When it comes to closing the opportunity gap, we as a community have the responsibility to ensure our young people get equal opportunities. Here are six ways the Go for Yours Foundation is addressing the opportunity gap.

The Dream Experience. The Go for Yours Foundation has a youth fellowship program called the Dream Experience that provides workshops and enrichment activities focusing on leadership development, civic engagement, and entrepreneurship. During this time, we teach our students the importance of self-advocacy and provide them with tools to overcome any barriers when an opportunity gap is present.

Financial Resources. Lack of money plays a massive role in whether or not a young person pursues their passion. Our first recipient of the Go for Yours Scholarship Fund, Thelonious Stokes, almost missed his chance at attending the Florence Academy of Art in Italy. If it weren’t for his mother and the community who rallied together to raise enough money to send him to school, he wouldn’t be the first African American to attend the Florence Academy in Italy.

Travel. The Go for Yours Dream Experience recruits students representing a variety of disadvantaged communities across the United States. For some, this is their first time on a plane. Taking them out of their neighborhoods and exposing them to the city of Los Angeles, California, allows them to explore opportunities outside of their zip code and have something to look forward to.

Mentorship. Exposing our youth to successful people who look like them and come from similar backgrounds motivates them to succeed. During our programs and services, students meet adult professionals that serve as mentors during and after the conclusion of the Dream Experience.

Peer Interactions. Our participants meet and congregate with like-minded individuals their age. Together, they serve as a support system to keep going after their dreams no matter what. These once-in-a-lifetime relationships would not have happened if it weren’t for the Dream Experience.

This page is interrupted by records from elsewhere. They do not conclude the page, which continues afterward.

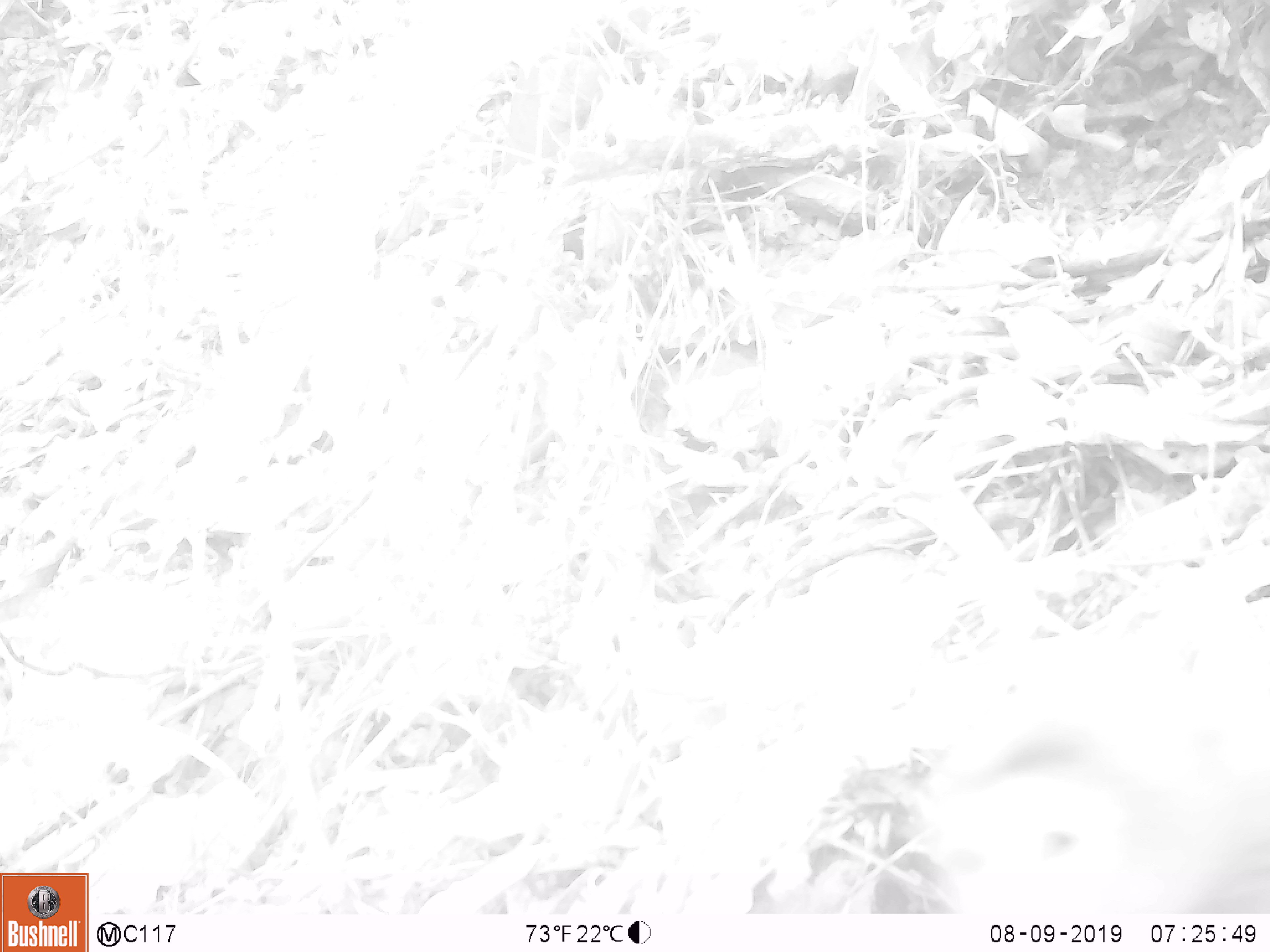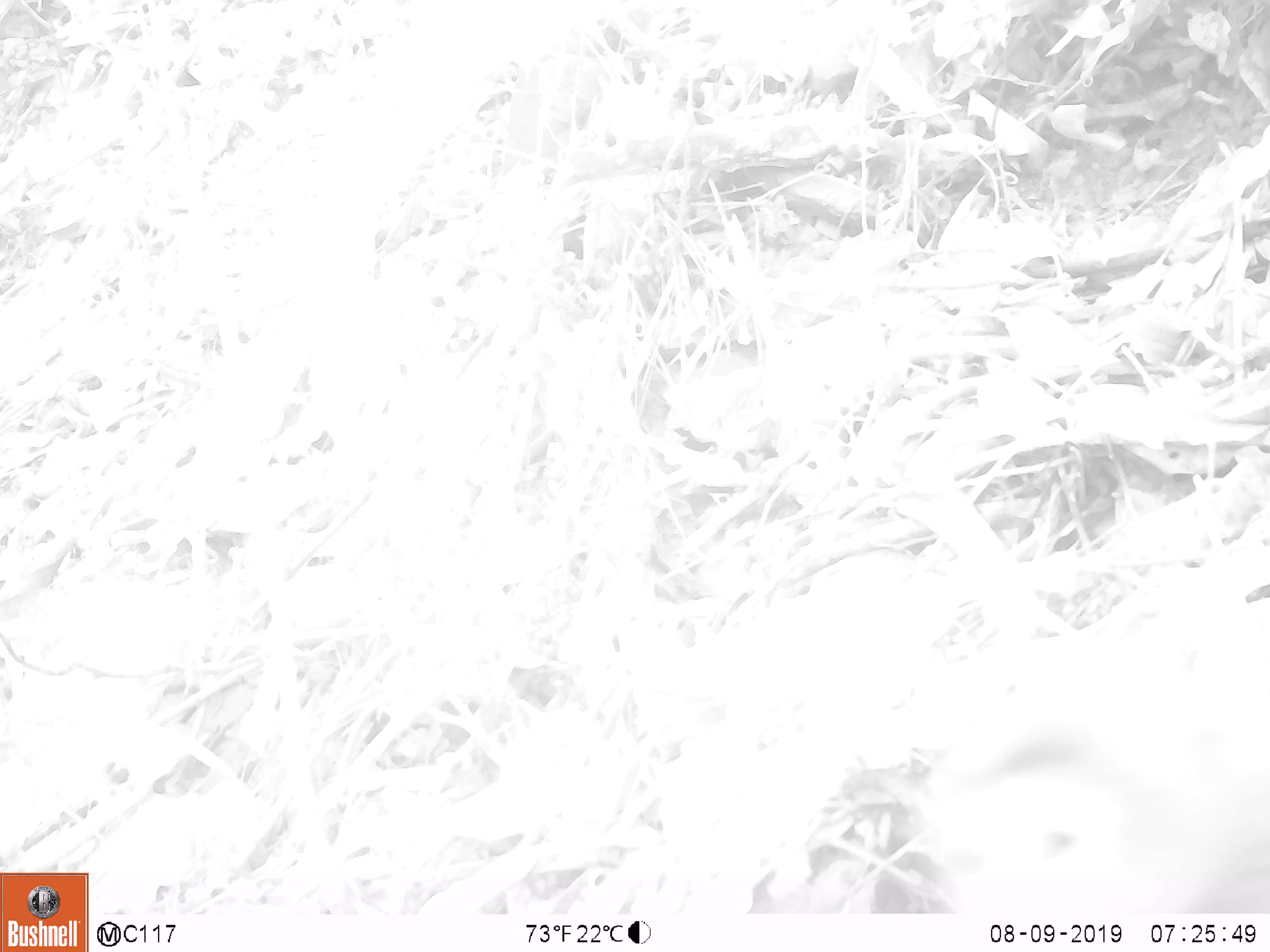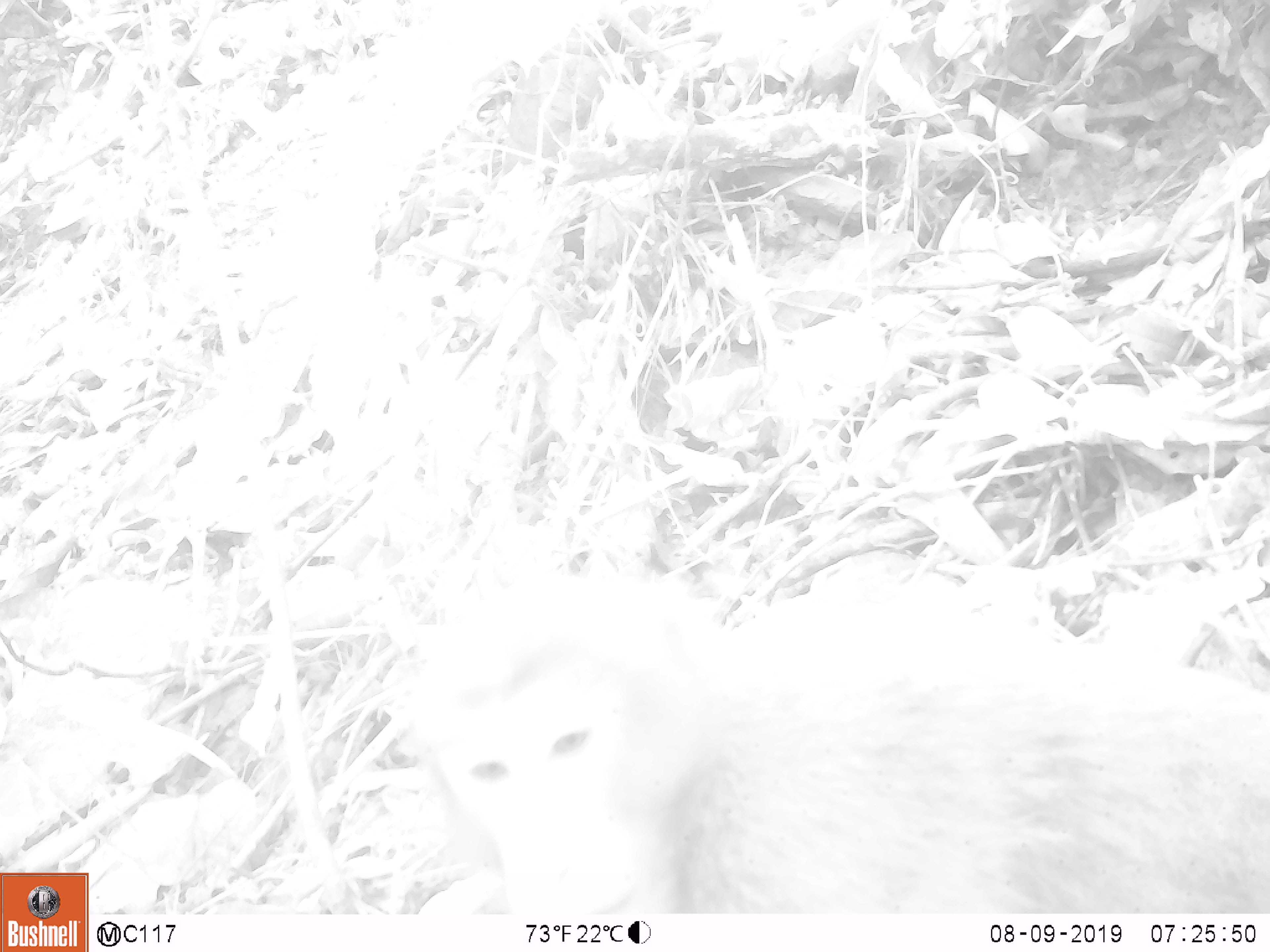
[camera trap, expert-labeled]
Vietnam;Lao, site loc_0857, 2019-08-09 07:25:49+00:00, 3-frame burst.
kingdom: Animalia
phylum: Chordata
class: Mammalia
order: Primates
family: Cercopithecidae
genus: Macaca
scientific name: Macaca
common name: macaque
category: macaque not stump tailed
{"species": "macaque not stump tailed (macaque) (Macaca)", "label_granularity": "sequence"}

Go for Yours University. We provide an on-demand 8-week leadership development program for students between 6-12th grade in school districts nationwide. This program is for schools in need of a program to help their students grow academically, personally, and professionally to achieve their goals.

Conclusion

As a foundation, we will continue to create awareness and help the impacted students discover themselves, pursue their dreams, and live fulfilling lives.

Our goal is to raise enough money to continue providing programs and services for disadvantaged youth who model a commitment to reaching their goals. With the help of people in our community, we can make this a reality.